We keep pushing the limits, but it is an important question if this entire field will ever have a product.” - Professor Courtine
Hansjörg Wyss, a Swiss billionaire, funded a $100,000,000 center in Geneva, dedicated to solve technical neurotechnology conundrum like the spinal cord bypass, this is where Professor Courtine's lab sits. Where flexible rubbery electrodes are developed from gold wires, and they are made to stretch like the human body.
An American named John Donoghue is the head of the centre. He led the early development of brain implants in the United States and moved to Geneva over 2 years ago. In a bid to create a commercially viable system, he is recruiting skilled clinicians, technologist and neuroscientist. Currently, Donoghue's is working on an ultra-compact wireless chip that can receive data from the brain at super amazing speed, they call it a "neurocomm."

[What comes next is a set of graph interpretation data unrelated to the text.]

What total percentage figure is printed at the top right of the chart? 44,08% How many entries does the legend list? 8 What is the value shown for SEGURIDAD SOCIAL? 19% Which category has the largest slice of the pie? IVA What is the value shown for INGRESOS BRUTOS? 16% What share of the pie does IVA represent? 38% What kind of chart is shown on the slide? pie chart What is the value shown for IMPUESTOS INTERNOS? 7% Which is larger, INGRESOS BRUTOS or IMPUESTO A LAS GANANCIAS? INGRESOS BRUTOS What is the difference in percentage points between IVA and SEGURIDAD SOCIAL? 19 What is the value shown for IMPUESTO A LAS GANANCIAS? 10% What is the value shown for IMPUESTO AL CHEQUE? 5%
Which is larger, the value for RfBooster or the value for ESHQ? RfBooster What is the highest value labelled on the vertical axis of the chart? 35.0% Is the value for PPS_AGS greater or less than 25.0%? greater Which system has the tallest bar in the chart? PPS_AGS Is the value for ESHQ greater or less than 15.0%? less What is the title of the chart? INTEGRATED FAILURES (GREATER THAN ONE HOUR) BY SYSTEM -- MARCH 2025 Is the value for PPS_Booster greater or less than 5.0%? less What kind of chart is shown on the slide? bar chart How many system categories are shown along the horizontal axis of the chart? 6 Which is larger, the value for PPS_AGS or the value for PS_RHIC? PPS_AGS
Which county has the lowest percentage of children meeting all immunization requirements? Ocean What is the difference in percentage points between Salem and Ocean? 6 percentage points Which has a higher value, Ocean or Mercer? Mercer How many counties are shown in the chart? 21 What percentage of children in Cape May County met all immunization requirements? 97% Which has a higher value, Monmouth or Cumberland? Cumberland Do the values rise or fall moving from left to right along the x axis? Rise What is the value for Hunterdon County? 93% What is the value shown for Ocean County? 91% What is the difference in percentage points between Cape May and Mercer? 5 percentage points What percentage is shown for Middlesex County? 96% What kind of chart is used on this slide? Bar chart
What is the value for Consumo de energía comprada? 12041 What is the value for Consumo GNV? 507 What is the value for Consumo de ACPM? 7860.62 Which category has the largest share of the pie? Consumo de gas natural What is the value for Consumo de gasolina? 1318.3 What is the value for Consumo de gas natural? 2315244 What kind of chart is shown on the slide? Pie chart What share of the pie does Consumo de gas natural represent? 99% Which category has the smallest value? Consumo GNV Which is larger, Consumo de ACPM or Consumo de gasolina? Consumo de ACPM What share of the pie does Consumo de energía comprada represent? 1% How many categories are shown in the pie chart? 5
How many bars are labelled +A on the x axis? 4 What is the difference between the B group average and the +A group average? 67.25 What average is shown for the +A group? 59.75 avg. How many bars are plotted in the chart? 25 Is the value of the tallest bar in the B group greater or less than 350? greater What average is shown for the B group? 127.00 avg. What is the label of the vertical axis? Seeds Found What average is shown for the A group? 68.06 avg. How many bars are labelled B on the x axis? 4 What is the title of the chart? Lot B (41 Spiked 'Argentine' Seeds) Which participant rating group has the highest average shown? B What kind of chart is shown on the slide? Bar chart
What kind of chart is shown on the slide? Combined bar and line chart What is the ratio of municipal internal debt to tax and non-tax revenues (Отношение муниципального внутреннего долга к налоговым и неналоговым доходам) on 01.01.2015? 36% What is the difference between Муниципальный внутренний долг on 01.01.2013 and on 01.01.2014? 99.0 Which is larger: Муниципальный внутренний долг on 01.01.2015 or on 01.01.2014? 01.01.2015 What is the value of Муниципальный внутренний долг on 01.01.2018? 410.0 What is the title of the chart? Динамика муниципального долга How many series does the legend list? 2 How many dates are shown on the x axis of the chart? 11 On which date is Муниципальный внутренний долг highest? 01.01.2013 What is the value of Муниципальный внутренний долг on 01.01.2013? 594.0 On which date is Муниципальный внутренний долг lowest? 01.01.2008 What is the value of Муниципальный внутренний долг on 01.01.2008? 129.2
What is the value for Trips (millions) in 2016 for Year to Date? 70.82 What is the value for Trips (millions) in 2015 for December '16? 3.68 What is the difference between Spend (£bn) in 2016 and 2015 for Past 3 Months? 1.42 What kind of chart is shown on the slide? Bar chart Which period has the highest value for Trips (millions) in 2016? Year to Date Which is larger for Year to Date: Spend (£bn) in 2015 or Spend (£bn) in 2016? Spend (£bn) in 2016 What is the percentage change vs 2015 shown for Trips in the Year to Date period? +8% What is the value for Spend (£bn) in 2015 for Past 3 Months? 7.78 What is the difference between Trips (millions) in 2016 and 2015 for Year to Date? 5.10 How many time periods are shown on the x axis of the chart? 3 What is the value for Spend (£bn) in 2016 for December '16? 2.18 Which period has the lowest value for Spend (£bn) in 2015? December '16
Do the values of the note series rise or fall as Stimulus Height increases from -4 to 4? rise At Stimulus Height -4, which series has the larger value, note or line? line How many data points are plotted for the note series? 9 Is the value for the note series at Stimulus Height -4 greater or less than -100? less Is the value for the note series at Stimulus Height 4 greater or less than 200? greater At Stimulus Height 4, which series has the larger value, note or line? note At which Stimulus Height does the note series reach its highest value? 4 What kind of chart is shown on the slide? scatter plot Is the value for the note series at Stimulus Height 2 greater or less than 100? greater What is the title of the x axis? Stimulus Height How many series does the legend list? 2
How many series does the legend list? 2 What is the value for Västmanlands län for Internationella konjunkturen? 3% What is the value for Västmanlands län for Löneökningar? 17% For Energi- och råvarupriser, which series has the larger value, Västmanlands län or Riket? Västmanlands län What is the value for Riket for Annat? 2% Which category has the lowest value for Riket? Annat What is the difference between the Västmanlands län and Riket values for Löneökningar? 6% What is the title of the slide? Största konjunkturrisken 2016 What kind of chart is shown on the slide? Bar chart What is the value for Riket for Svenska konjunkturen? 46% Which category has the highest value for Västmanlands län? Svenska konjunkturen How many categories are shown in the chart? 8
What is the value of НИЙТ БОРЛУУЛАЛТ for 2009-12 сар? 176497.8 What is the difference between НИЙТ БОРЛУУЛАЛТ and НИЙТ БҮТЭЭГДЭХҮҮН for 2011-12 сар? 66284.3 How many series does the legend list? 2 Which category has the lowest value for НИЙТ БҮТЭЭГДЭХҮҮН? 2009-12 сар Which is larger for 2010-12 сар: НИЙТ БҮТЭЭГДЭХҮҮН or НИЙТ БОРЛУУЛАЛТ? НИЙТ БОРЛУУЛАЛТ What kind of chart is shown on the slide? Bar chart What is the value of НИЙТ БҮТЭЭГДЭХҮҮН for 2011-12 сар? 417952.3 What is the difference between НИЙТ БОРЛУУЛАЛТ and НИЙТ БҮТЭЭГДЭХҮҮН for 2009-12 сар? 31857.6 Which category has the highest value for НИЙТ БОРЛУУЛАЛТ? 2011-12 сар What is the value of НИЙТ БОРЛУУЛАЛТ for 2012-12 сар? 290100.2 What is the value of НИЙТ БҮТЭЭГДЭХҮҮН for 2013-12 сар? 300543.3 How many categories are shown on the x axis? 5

“A radio inside your head, the most sophisticated brain communicator in the world." - John Donoghue
The prototypes are as small as a matchbox and are made of biocompatible titanium coupled with a sapphire window. Professor Courtine used a larger version in his experiments.
These complex devices, though slow in progress are a much viable option for those to whom it seemed like all hope have been lost. In the next decade, give or take a year or two, this neural bypass chips would be more affordable and common in our society.